Monday, October 11, 2010

Reynolds -Jody Zellen

The artist that I chose to discuss is Jody Zellen and her work Ghost City on the website net_condition. She is a contemporary American artist who lives and works in Los Angeles, CA. She has a BA from Wesleyan University, Middletown, CT and a MFA from the California Institute of the Arts, Valencia, CA. In this net art project, she explores the urban environment through different types of media such as photography, poetry, music, newspapers, public art, and books. “The images are from print media sources, texts from books on urban theory or other written words, generally poetic.”

In my blog I’ve linked four websites that reference her work:

http://www.ghostcity.com/

http://aminima.net/wp/?p=492&language=en

http://contactzones.cit.cornell.edu/artists/zellen.html

http://iowareview.uiowa.edu/TIRW/TIRW_Archive/tirweb/feature/zellen/index.html#

The site Ghost City started in 1997 and completed in 2005. It started as a hyperlink and continued as a work in progress, as technology evolved so did her web site. In Zellen’s own words, “Ghost City serves as an archive for all my web based work as well as a place for experimentation.”

Jody Zellen designed ‘Ghost City’ which is a website that presents a maze of multiple changing scenes of an imaginary city. “...A city of fragments, a memory, a ghost of reality, a ghost city.” She calls this net art “an interactive urban environment” and she thinks of her web space as a sculptural space. Viewers participate by interacting with the animated graphics allowing them to “sculpt” different views of city life. Each animated image is a link to a different part of the city. The opening web picture is a square divided into twenty-five individual squares against a black border. The nine center squares each contain a letter against a solid colored background that spells out Ghost City, and the center square has one letter that continually alternates, and also spells Ghost City, one letter at a time. The sixteen colorful border squares each flash and shift pictures of city scenes. To enter the city, you can click on any square and suddenly you are in a complex network of visual, textual, and sometimes auditory stimulus, a city environment. “The viewer is a wanderer through the city either moving forward or backward, discovering new spaces in the city.”
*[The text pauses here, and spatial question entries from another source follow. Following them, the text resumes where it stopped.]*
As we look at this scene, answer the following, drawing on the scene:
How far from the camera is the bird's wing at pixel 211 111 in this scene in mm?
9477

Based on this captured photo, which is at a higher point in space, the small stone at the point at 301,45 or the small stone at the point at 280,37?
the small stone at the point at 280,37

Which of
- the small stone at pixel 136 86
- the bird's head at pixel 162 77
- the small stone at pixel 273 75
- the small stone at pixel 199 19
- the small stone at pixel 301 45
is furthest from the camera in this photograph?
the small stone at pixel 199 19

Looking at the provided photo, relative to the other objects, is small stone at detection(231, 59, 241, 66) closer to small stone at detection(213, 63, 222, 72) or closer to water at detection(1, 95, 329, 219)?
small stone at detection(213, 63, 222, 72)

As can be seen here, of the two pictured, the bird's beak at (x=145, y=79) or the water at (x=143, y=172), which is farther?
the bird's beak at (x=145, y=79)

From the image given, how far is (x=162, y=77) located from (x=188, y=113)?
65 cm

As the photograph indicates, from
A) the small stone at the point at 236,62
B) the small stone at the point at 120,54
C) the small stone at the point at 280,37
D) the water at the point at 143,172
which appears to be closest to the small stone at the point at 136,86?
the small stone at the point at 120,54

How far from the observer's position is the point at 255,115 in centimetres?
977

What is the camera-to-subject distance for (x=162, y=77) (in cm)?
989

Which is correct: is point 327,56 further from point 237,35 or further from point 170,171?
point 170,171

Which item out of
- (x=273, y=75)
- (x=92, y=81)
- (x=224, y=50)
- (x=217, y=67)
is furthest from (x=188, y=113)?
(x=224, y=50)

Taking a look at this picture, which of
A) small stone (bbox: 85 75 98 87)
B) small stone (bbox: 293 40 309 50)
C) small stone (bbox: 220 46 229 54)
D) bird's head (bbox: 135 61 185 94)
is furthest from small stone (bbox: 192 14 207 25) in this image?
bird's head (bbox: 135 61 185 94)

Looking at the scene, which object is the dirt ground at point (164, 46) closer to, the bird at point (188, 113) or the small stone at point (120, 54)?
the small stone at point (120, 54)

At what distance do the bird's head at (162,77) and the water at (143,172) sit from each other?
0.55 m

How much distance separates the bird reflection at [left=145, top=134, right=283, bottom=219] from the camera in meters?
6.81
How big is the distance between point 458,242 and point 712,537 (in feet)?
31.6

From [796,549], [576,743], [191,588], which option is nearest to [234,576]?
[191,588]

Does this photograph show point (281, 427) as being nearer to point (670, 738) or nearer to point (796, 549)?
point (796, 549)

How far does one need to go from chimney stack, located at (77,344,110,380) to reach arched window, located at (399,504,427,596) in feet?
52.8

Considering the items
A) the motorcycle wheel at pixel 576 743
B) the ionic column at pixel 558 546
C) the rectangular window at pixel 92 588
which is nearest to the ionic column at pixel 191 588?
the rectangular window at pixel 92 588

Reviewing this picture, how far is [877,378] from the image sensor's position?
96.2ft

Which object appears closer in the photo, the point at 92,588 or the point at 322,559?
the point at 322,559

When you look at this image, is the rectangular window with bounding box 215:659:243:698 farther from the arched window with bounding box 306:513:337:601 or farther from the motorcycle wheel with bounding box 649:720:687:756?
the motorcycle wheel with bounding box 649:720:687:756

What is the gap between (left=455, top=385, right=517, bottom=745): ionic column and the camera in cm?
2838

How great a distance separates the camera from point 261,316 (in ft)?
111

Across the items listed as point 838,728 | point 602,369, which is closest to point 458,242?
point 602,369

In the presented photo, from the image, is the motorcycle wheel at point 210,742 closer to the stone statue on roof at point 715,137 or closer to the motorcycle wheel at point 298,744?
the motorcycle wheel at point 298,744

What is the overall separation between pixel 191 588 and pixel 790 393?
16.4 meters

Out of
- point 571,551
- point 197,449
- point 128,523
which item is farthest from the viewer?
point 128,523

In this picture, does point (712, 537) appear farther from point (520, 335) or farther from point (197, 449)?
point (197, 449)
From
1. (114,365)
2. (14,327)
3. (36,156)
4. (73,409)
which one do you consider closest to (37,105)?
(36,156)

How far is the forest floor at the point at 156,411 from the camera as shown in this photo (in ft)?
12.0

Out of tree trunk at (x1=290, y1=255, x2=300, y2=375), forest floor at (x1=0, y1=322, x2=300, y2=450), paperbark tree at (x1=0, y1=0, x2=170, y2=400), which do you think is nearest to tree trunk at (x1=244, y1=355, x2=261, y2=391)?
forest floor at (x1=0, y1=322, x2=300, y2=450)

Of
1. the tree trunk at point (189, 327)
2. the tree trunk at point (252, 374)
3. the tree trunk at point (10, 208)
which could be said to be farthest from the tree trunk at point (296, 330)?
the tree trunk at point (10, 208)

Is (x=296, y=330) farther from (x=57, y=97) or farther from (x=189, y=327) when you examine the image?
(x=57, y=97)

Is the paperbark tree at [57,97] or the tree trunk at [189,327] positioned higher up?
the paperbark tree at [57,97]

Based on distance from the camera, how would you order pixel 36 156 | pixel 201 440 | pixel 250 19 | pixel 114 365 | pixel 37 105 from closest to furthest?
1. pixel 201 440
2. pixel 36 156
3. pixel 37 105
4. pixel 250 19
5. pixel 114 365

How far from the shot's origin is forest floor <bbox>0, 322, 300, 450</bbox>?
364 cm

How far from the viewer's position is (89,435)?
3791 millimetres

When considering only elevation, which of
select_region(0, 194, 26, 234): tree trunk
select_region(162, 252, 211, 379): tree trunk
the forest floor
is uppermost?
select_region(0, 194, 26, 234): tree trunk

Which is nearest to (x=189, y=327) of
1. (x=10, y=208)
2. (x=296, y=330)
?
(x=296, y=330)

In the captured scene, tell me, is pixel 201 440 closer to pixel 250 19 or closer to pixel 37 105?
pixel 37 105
Zellen’s theme is a narrative about being immersed in a city environment; the memories, feelings, smells, sights, tastes, sounds, both past and present. When entering her imaginary city one is immediately sensory bombarded and in constant movement. These are some of the stylistic and consistent feelings Ghost City evoked in me while navigating: congestion, colorful, intriguing, creative, noisy, claustrophobic, frustration, alienated by the energy, frenetic, overwhelming, smelly, smoky, bus fumes, conversation, honking, bodies, pushing, opportunities, laughter, crying, joy, sadness, ringing cell phones, and blinking lights. This is a very in depth net art piece, it envelopes you as you click deeper, you dig deeper into the heart and fragmented history of Ghost City; windows of images of old buildings, signage, cars, and clothes pop up and disappear. Simultaneously, pictures and text of the present contrast pictures and text of the past.

It really stimulates your memory of what one feels like in the midst of a city. I like Ghost City a lot, but I don’t like big cities in general so I have somewhat of a negative reaction to this digital immersion. On the other hand, there are many people who can’t live without the chaos and tempo of an urban environment and they would be right at home in Ghost City. It’s also stylistically consistent because you are always in the confines of an urban environment. Cities are all about growth and expansion and Ghost city as a good example of this process.

Zellen’s work is valuable because it is an example of the changeability and evolution seen in a specific art piece over an extended period of time, which is a distinctive element of digital art. Ghost City is technologically innovative, as digital art advanced, so did her work. In a contemporary arts context, it is important that this work appear on the internet because it’s a very creative forum that one can utilize to interact with “a city” via the web. The digital medium is actually unique and a very artistic way to experience and explore an art piece. Obviously, you can’t interact with a painting or sculpture of a city in the same way you can on- line.